The position of the aircraft after $7.50\text{ s}$ have elapsed.

Answer to Problem 14PQ

The position of the aircraft after $7.50\text{ s}$ have elapsed is $\left(-981\widehat{i}+1110\widehat{j}\right)\text{ m}$.

Explanation of Solution

Write the formula for the position vector [two-dimensional kinematic equation]

    $\overrightarrow{r}=\overrightarrow{r_i}+\overrightarrow{v_i}t+\frac{1}{2}a{t}^2$ (I)

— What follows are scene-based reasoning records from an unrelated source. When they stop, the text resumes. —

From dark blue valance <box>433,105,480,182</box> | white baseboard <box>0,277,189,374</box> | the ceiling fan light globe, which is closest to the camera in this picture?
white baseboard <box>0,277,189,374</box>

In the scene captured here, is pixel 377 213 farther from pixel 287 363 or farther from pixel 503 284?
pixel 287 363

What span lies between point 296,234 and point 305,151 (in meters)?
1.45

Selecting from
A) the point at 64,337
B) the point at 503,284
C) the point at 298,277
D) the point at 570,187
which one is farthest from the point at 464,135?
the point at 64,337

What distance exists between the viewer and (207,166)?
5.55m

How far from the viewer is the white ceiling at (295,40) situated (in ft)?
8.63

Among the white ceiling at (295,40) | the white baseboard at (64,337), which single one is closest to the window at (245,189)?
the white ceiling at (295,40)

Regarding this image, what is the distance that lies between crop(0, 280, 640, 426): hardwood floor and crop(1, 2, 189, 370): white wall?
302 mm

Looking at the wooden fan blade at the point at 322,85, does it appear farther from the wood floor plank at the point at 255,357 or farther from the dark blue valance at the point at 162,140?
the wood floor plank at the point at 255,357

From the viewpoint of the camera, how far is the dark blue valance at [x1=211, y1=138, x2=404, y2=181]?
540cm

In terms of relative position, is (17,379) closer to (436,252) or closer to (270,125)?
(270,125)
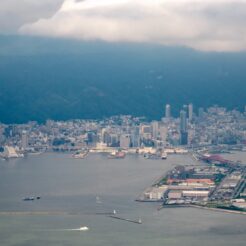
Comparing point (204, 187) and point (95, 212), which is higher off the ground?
point (204, 187)

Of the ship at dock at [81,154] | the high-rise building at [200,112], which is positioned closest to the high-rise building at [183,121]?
the high-rise building at [200,112]

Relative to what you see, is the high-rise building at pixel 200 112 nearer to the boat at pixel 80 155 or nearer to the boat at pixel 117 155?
the boat at pixel 117 155

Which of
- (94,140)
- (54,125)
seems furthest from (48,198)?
(54,125)

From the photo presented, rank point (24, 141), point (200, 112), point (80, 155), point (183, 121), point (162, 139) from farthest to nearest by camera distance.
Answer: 1. point (200, 112)
2. point (183, 121)
3. point (162, 139)
4. point (24, 141)
5. point (80, 155)

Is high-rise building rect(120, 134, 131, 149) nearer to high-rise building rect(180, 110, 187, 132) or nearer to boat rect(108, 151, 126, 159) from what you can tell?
boat rect(108, 151, 126, 159)

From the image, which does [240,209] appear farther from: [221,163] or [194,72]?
[194,72]

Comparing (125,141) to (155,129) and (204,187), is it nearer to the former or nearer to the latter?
(155,129)

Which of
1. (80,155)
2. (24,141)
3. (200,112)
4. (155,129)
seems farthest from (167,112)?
(80,155)

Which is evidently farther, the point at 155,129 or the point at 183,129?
the point at 183,129
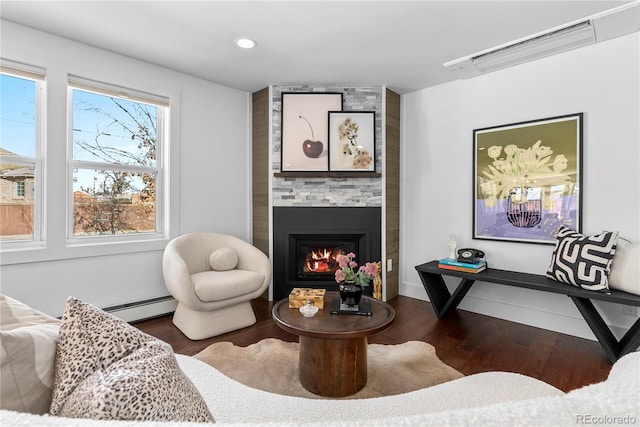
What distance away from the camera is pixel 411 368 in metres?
2.01

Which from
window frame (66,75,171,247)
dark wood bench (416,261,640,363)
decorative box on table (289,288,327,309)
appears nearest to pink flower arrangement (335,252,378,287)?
decorative box on table (289,288,327,309)

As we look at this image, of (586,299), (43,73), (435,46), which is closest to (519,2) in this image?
(435,46)

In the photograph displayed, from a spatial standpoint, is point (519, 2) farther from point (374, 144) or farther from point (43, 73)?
point (43, 73)

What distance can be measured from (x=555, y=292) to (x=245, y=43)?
309 cm

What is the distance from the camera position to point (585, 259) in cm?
224

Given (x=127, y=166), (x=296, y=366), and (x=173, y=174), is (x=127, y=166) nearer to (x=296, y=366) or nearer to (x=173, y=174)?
(x=173, y=174)

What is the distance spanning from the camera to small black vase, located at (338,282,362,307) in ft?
6.60

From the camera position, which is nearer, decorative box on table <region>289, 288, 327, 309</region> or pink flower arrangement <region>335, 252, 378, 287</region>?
pink flower arrangement <region>335, 252, 378, 287</region>

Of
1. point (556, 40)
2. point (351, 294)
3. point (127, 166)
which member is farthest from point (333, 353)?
point (556, 40)

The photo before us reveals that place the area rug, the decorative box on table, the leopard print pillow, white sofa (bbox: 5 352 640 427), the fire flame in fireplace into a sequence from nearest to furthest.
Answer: white sofa (bbox: 5 352 640 427), the leopard print pillow, the area rug, the decorative box on table, the fire flame in fireplace

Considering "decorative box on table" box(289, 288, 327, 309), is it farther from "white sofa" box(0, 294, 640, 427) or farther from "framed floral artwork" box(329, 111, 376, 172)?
"framed floral artwork" box(329, 111, 376, 172)

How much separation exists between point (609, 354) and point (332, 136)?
2.88 metres

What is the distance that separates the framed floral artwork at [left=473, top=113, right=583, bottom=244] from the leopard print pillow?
3.04m

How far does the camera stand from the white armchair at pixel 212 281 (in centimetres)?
242
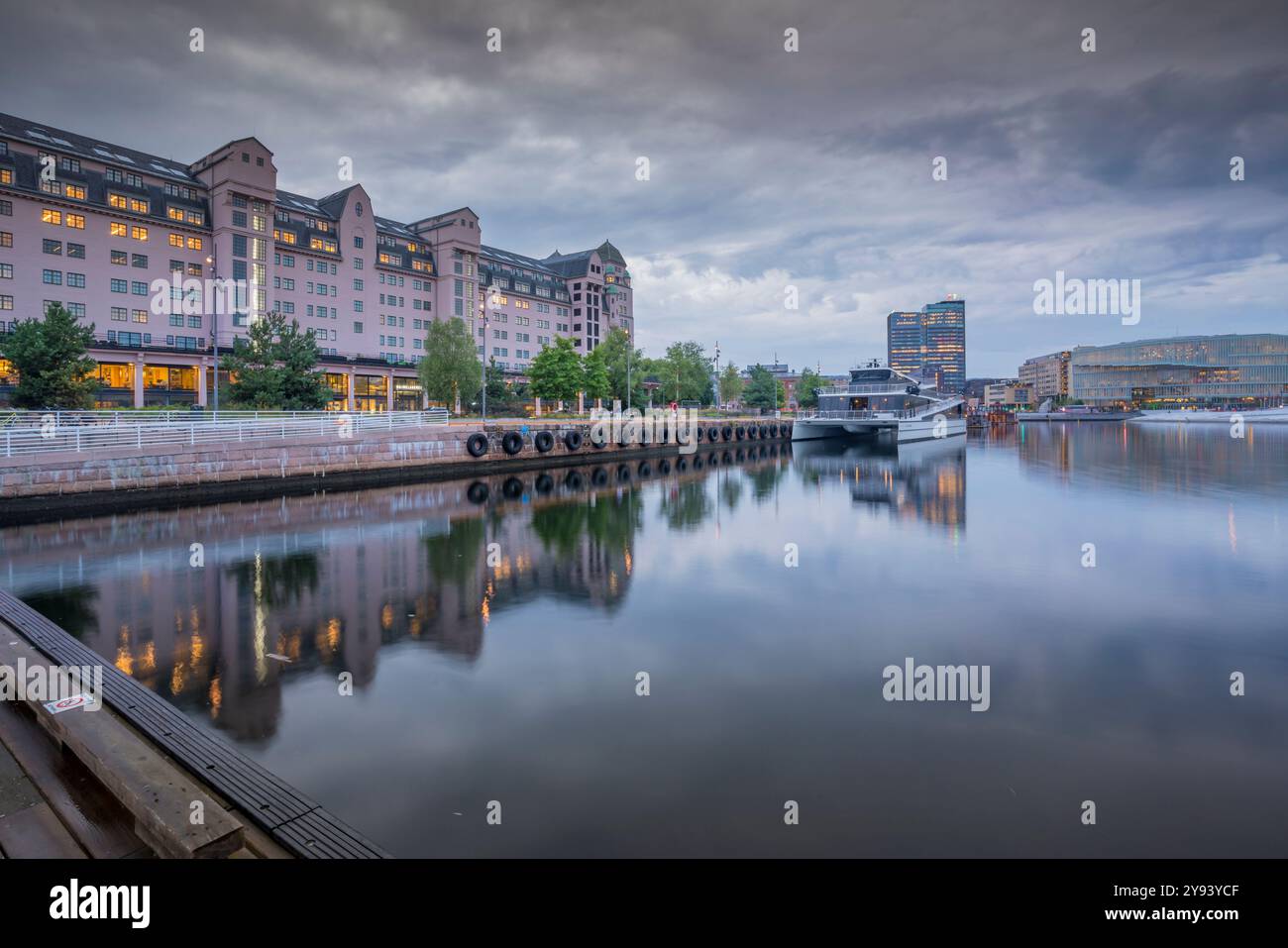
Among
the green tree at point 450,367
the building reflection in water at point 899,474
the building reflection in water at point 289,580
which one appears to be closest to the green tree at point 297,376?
the green tree at point 450,367

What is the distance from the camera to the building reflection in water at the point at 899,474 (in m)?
27.0

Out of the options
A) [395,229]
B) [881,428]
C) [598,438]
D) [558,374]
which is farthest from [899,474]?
[395,229]

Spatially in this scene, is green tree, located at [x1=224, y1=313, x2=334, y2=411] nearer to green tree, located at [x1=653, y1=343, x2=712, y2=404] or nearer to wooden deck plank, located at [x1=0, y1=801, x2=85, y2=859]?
wooden deck plank, located at [x1=0, y1=801, x2=85, y2=859]

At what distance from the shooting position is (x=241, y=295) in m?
62.2

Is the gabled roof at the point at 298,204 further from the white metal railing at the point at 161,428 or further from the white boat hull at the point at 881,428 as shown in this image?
the white boat hull at the point at 881,428

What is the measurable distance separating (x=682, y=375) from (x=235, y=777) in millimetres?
81769

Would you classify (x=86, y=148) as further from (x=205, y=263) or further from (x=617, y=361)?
(x=617, y=361)

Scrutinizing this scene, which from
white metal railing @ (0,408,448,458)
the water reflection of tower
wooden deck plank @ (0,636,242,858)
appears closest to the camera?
wooden deck plank @ (0,636,242,858)

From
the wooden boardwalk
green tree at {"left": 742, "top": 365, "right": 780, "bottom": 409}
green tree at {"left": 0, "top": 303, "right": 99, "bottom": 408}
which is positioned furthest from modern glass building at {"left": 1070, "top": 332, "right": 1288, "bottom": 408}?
the wooden boardwalk

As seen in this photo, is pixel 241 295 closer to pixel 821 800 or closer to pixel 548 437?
pixel 548 437

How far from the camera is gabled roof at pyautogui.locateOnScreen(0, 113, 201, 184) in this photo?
174 feet

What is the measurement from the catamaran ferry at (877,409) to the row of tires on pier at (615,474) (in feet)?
39.8

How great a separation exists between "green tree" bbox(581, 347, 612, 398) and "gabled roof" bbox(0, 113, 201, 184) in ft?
138

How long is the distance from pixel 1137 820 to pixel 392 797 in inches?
269
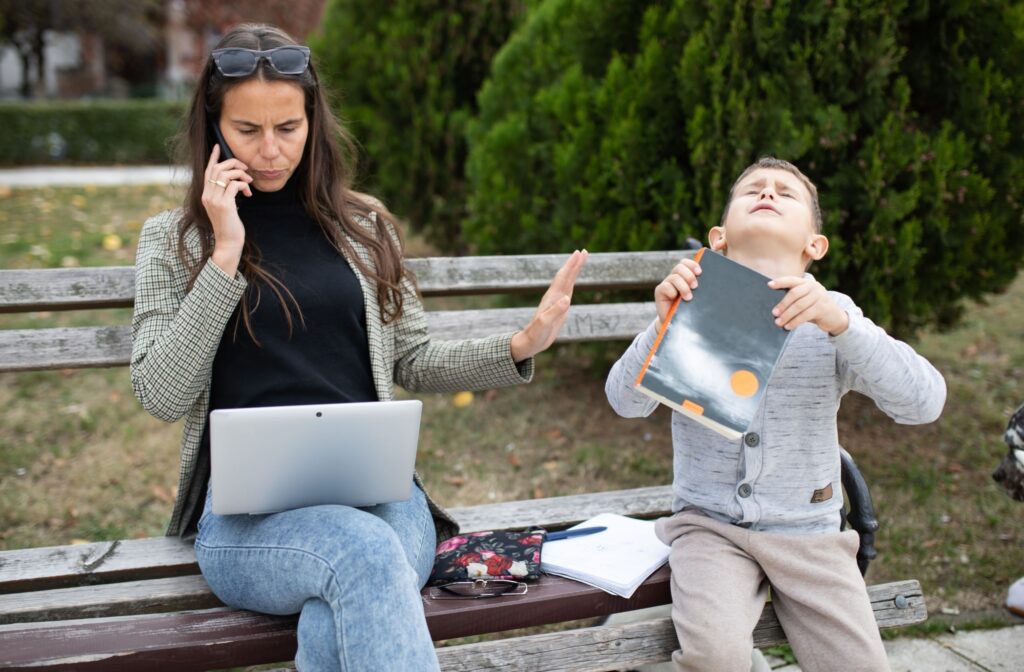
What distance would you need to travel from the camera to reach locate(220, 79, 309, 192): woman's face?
2.49 meters

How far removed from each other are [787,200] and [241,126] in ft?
4.49

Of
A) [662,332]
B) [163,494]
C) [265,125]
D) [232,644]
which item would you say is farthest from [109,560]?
[163,494]

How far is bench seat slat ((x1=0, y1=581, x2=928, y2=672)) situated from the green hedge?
15729 mm

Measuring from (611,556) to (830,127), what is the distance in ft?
6.99

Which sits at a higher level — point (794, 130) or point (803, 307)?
point (794, 130)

Here, $\overrightarrow{r}$ is the final position vector and $\overrightarrow{r_i}$ is the initial position of the object.

Conclusion:

Substitute $\left(-1110\widehat{i}+774\widehat{j}\right)\text{ m}$ for $\overrightarrow{r_i}$, $\left(34.4\widehat{i}+49.1\widehat{j}\right)\text{m}/\text{s}$ for $\overrightarrow{v_i}$, $7.50\text{ s}$ for $t$ and $\left(-4.73\widehat{i}-1.27\widehat{j}\right)\text{m}/{\text{s}}^2$ for $\overrightarrow{a}$  in equation (I) to find the value of $\overrightarrow{r}$

$\begin{array}{l}\overrightarrow{r}=\left(-1110\widehat{i}+774\widehat{j}\right)\text{ m}+\left(34.4\widehat{i}+49.1\widehat{j}\right)\text{m}/\text{s}\times 7.50\text{ s}+\frac{1}{2}\left(-4.73\widehat{i}-1.27\widehat{j}\right){\left(7.50\text{ s}\right)}^2\text{ m}\\ \overrightarrow{r}=\left(\left(-1110+34.4\times 7.50+\frac{1}{2}\left(-4.73\right){\left(7.50\right)}^2\right)\widehat{i}+\left(774+49.1\left(7.50\right)+\frac{1}{2}\left(-1.27\right){\left(7.50\right)}^2\right)\widehat{j}\right)\text{ m}\\ \overrightarrow{r}=\left(-981\widehat{i}+1110\widehat{j}\right)\text{ m}\end{array}$

Thus, The position of the aircraft after $7.50\text{ s}$ have elapsed is $\left(-981\widehat{i}+1110\widehat{j}\right)\text{ m}$.